WORK TO COMPLETE:
Leave out all pictures. Extract exactly the lines from the one containing "What is the distance from the" through the end of the data.

DATASET RECORDS:
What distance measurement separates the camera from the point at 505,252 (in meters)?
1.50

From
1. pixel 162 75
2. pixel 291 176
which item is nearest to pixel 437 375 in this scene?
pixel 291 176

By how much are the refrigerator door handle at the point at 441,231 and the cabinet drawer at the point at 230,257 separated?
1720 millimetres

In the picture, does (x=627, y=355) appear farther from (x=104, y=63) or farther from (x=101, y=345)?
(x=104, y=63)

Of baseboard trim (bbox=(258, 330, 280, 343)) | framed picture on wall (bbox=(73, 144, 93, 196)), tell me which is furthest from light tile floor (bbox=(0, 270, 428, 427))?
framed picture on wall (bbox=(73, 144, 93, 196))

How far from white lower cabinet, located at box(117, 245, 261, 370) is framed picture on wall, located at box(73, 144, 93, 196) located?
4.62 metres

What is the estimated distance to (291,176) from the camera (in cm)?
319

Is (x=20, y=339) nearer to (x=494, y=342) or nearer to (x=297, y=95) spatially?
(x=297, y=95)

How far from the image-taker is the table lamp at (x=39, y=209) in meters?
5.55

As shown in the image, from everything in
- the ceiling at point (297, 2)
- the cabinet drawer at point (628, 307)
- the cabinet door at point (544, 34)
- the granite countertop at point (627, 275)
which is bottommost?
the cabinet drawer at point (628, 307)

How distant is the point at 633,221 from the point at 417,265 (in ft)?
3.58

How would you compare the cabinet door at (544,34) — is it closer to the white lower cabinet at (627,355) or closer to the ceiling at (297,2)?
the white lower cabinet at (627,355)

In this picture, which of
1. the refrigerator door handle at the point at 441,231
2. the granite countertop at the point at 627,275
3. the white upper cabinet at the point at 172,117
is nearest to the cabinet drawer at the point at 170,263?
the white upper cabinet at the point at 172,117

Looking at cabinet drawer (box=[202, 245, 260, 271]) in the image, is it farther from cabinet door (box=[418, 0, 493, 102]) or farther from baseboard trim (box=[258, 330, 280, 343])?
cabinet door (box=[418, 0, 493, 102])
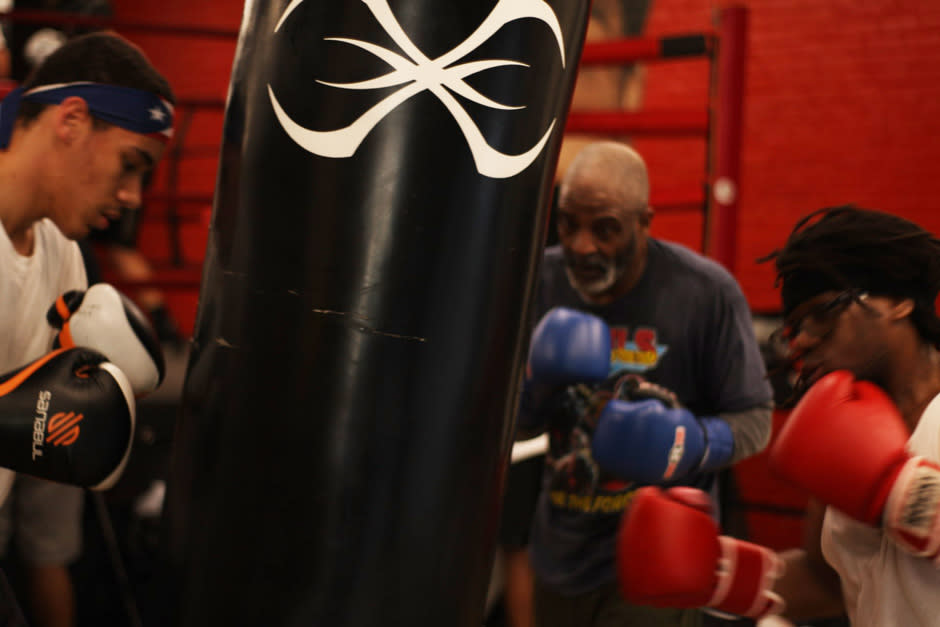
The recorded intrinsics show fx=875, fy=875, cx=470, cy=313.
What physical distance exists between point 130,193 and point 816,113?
11.8 feet

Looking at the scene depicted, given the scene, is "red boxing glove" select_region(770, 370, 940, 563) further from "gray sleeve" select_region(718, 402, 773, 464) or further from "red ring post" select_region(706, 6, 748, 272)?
"red ring post" select_region(706, 6, 748, 272)

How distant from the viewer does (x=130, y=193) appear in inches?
64.6

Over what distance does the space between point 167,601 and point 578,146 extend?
3540 mm

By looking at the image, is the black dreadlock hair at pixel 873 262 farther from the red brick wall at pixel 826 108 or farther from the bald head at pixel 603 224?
the red brick wall at pixel 826 108

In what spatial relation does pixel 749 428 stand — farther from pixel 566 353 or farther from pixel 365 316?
pixel 365 316

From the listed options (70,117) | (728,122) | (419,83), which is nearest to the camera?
(419,83)

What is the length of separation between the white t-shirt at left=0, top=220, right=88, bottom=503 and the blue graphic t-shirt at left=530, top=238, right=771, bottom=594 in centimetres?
101

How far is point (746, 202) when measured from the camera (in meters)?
4.44

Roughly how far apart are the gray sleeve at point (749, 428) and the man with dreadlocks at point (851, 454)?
44cm

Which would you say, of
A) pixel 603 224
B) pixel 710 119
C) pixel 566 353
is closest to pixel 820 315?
pixel 566 353

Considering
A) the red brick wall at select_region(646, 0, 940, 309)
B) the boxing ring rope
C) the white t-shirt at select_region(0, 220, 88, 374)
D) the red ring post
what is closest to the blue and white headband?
the white t-shirt at select_region(0, 220, 88, 374)

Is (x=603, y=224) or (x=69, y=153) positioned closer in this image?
(x=69, y=153)

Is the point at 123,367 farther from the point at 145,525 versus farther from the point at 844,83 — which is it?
the point at 844,83

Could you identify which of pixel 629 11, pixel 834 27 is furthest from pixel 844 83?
pixel 629 11
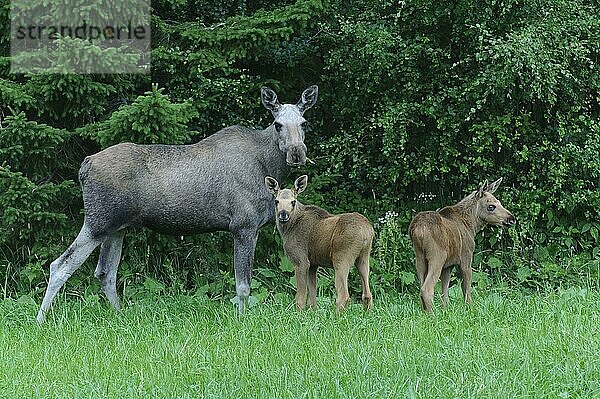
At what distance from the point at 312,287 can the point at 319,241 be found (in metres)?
0.60

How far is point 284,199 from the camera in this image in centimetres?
982

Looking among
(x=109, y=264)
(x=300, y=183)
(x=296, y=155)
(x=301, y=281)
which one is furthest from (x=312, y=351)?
(x=109, y=264)

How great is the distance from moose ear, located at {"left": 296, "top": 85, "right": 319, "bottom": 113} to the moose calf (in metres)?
1.01

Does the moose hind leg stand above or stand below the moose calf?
below

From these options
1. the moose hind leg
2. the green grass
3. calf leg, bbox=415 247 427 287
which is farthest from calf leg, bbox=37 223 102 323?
calf leg, bbox=415 247 427 287

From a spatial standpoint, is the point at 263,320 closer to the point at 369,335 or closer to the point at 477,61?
the point at 369,335

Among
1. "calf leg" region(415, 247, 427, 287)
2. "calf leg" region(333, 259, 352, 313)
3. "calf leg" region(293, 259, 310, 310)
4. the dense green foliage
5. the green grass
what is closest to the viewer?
the green grass

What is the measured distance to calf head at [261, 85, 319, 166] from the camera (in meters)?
10.2

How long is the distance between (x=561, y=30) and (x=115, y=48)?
5.22 metres

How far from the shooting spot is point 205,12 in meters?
13.1

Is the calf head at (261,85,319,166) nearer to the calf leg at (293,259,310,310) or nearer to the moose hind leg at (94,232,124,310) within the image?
the calf leg at (293,259,310,310)

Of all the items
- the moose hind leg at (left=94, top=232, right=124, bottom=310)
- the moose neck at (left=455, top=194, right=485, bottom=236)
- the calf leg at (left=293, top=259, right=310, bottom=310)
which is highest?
the moose neck at (left=455, top=194, right=485, bottom=236)

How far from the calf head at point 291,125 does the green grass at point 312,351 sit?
63.5 inches

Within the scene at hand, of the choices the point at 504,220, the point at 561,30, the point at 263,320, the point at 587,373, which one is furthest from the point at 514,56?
the point at 587,373
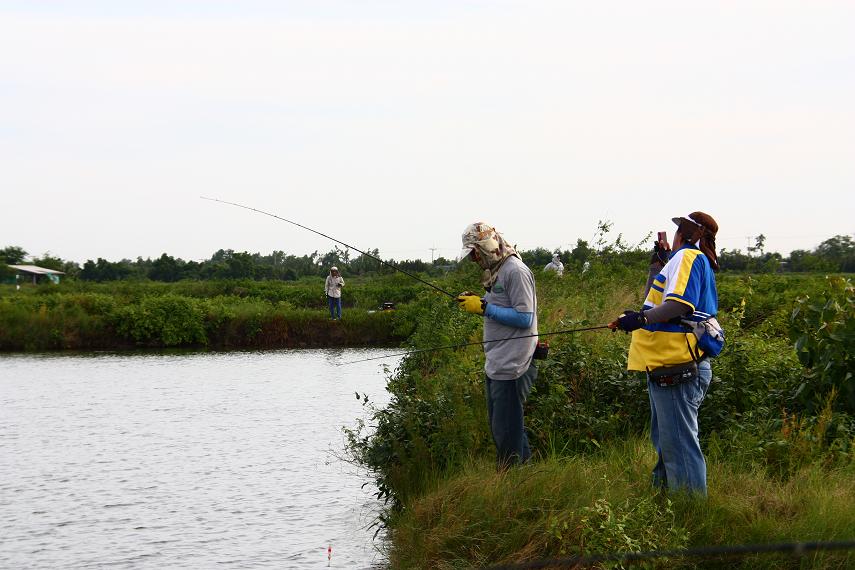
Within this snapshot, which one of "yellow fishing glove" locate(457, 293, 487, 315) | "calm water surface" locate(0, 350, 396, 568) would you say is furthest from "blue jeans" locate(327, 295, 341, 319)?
"yellow fishing glove" locate(457, 293, 487, 315)

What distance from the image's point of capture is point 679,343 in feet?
18.7

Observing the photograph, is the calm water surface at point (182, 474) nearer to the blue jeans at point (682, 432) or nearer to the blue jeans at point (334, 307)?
the blue jeans at point (682, 432)

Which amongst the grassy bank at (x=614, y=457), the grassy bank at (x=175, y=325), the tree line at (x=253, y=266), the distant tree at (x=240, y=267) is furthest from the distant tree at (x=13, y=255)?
the grassy bank at (x=614, y=457)

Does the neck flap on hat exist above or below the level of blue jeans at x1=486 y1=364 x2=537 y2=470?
above

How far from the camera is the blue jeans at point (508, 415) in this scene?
6723 millimetres

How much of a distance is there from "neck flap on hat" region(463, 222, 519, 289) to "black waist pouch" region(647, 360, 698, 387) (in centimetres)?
142

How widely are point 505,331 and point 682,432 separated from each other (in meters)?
1.40

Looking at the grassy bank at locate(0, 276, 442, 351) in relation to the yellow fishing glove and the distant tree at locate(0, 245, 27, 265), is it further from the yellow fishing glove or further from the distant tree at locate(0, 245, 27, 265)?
the distant tree at locate(0, 245, 27, 265)

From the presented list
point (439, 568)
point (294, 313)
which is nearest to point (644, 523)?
point (439, 568)

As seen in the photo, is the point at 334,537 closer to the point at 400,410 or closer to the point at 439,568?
the point at 400,410

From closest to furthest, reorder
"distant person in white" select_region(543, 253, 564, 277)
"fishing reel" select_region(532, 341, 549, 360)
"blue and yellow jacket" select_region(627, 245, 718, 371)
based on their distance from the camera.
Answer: "blue and yellow jacket" select_region(627, 245, 718, 371) → "fishing reel" select_region(532, 341, 549, 360) → "distant person in white" select_region(543, 253, 564, 277)

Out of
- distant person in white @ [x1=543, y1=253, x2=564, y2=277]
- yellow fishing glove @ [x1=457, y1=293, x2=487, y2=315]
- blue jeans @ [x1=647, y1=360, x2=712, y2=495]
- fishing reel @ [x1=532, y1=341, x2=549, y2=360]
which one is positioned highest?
distant person in white @ [x1=543, y1=253, x2=564, y2=277]

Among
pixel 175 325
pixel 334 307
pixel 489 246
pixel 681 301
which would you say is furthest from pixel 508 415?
pixel 334 307

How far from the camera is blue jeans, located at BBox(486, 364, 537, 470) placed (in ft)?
22.1
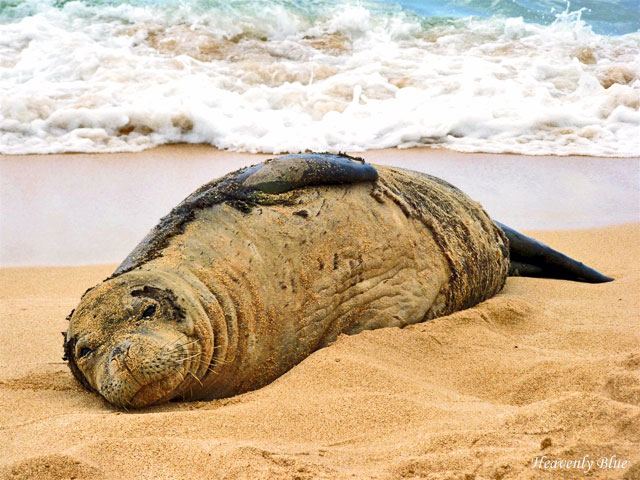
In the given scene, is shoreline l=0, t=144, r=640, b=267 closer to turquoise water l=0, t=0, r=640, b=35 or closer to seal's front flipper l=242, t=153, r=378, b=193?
seal's front flipper l=242, t=153, r=378, b=193

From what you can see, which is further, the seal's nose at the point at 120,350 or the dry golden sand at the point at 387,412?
the seal's nose at the point at 120,350

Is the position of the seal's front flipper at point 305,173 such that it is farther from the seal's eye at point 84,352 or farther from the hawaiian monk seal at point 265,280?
the seal's eye at point 84,352

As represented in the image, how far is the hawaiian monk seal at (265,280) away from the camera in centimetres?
328

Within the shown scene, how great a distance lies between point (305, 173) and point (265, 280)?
728 millimetres

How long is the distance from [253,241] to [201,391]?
31.3 inches

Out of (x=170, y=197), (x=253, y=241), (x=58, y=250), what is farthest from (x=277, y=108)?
(x=253, y=241)

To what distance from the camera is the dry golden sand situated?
8.32ft

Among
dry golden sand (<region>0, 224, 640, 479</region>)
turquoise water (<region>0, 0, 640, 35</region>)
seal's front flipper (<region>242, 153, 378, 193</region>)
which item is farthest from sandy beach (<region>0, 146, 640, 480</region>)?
turquoise water (<region>0, 0, 640, 35</region>)

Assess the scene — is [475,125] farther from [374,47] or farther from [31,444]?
[31,444]

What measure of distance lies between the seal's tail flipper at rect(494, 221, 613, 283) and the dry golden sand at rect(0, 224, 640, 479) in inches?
42.6

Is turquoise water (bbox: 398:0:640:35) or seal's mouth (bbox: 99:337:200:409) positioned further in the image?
turquoise water (bbox: 398:0:640:35)

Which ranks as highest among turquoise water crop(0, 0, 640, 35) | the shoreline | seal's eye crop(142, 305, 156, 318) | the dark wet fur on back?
turquoise water crop(0, 0, 640, 35)

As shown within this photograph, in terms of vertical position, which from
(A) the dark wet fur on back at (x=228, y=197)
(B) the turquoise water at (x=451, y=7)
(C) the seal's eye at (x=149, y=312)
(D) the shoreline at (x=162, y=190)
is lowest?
(D) the shoreline at (x=162, y=190)

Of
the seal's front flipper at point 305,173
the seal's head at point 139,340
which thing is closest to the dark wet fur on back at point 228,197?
the seal's front flipper at point 305,173
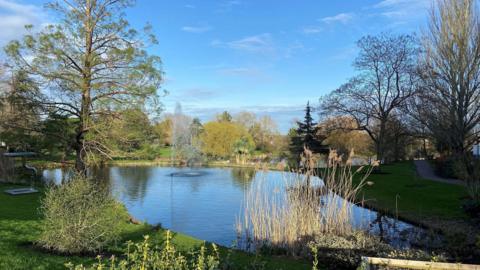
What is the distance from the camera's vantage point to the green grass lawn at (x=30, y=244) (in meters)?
4.62

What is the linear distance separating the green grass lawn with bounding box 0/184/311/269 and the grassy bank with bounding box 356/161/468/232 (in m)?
3.61

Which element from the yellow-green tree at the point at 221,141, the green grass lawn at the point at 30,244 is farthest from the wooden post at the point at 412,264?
the yellow-green tree at the point at 221,141

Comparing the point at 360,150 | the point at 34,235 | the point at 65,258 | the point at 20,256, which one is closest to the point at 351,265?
the point at 65,258

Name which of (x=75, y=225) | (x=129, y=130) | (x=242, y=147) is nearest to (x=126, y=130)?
(x=129, y=130)

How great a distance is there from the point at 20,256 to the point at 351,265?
462 centimetres

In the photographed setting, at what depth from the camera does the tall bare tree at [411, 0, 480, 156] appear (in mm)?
10977

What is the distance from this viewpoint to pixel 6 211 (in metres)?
8.64

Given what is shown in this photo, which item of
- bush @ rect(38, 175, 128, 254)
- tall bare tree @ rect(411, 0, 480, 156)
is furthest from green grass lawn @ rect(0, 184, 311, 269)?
tall bare tree @ rect(411, 0, 480, 156)

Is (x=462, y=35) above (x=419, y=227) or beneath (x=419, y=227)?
above

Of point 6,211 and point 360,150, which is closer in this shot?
point 6,211

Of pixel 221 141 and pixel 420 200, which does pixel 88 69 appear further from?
pixel 221 141

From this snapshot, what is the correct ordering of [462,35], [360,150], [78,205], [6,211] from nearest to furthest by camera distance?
[78,205] → [6,211] → [462,35] → [360,150]

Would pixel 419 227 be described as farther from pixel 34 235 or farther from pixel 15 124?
pixel 15 124

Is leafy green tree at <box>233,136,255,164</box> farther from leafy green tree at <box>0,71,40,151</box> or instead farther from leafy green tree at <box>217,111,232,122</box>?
leafy green tree at <box>0,71,40,151</box>
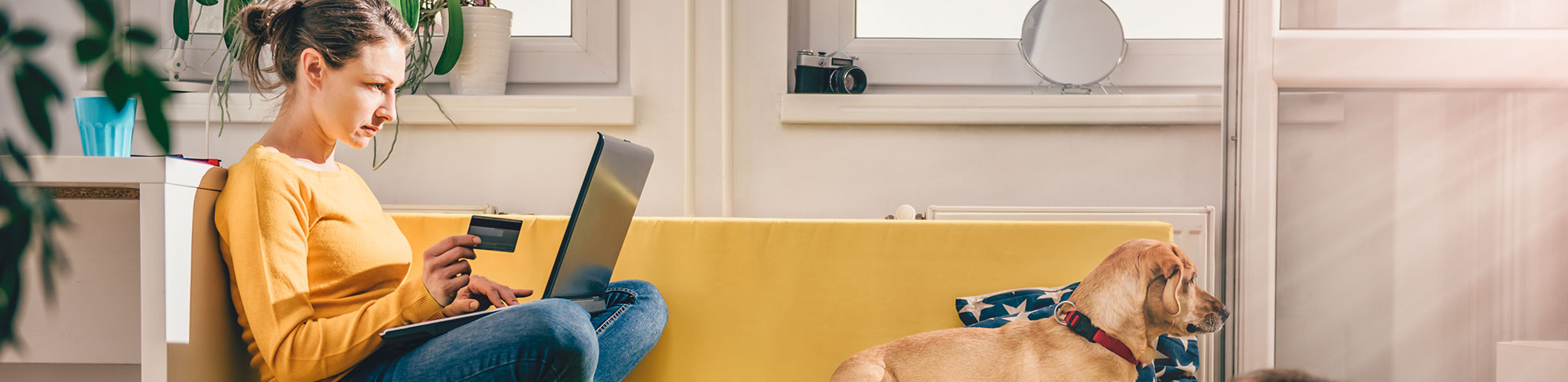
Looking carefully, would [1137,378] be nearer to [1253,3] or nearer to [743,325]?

SOLUTION TO THIS PROBLEM:
What is the distance from the camera's vantage point to the green grass lawn at (x=30, y=244) (in meters)?
4.62

What is the linear distance separating the green grass lawn with bounding box 0/184/311/269 and the grassy bank with bounding box 356/161/468/232 (in m)?
3.61

Which element from the yellow-green tree at the point at 221,141, the green grass lawn at the point at 30,244 is farthest from the wooden post at the point at 412,264?
the yellow-green tree at the point at 221,141

Comparing the point at 360,150 | the point at 34,235 | the point at 65,258 | the point at 20,256, which one is closest to the point at 351,265?
the point at 65,258

Name which of (x=75, y=225) | (x=129, y=130) | (x=242, y=147) is nearest to (x=126, y=130)?
(x=129, y=130)

How great a distance is there from the point at 20,256 to the point at 351,265?
462 centimetres

In the photographed setting, at what depth from the camera does the tall bare tree at [411, 0, 480, 156] appear (in mm)?
10977

What is the distance from this viewpoint to pixel 6 211 (in metres)?
8.64

Given what is shown in this photo, which item of
- bush @ rect(38, 175, 128, 254)
- tall bare tree @ rect(411, 0, 480, 156)
is furthest from green grass lawn @ rect(0, 184, 311, 269)?
tall bare tree @ rect(411, 0, 480, 156)

Is (x=462, y=35) above (x=419, y=227) or beneath (x=419, y=227)?
above

Of point 6,211 and point 360,150, which is closer in this shot?
point 6,211

Of pixel 221 141 and pixel 420 200, which does pixel 88 69 appear further from?
pixel 221 141

From this snapshot, what is the correct ordering of [462,35], [360,150], [78,205], [6,211] from nearest to furthest by camera distance?
[78,205] → [6,211] → [462,35] → [360,150]

Would pixel 419 227 be described as farther from pixel 34 235 or farther from pixel 15 124?
pixel 15 124

Is leafy green tree at <box>233,136,255,164</box> farther from leafy green tree at <box>0,71,40,151</box> or instead farther from leafy green tree at <box>217,111,232,122</box>?
leafy green tree at <box>0,71,40,151</box>
Looking carefully, would [1137,378] be nearer to [1253,3] or nearer to [743,325]?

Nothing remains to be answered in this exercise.